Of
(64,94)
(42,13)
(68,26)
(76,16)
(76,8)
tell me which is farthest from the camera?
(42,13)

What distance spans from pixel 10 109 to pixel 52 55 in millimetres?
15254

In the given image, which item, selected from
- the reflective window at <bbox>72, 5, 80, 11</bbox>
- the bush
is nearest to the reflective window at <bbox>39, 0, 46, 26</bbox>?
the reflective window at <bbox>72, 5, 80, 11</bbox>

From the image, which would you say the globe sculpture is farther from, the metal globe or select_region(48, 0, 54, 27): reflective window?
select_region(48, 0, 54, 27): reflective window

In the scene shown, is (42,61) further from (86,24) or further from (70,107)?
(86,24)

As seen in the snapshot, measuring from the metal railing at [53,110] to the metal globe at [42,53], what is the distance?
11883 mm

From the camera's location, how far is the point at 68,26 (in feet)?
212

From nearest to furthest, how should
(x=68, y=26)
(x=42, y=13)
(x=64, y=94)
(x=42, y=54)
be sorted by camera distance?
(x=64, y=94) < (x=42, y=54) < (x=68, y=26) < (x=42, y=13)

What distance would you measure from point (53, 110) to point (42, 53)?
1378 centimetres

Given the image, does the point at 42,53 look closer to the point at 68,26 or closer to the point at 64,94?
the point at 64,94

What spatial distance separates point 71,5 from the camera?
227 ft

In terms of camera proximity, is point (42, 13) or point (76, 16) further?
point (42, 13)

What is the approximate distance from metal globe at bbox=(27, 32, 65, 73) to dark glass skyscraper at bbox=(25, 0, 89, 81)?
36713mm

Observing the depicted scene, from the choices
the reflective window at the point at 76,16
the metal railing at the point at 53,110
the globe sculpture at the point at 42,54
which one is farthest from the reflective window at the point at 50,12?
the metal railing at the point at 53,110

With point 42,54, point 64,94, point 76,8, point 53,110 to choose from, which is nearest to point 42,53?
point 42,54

--

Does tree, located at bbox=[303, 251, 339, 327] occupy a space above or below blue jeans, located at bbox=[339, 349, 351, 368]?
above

...

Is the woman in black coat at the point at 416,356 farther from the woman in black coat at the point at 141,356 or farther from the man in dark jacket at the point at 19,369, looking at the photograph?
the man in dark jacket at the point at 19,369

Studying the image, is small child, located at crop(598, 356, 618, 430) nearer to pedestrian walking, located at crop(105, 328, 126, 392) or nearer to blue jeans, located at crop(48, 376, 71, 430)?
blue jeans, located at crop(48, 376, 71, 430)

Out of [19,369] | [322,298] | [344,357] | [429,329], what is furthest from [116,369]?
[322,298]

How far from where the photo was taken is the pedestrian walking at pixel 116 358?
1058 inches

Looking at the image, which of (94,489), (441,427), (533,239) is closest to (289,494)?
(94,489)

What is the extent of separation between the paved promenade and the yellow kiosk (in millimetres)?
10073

_EXERCISE TASK_: State how many lines of the records above contain the string "crop". Reply with the number alone.

_RESULT OF THE EXERCISE_: 2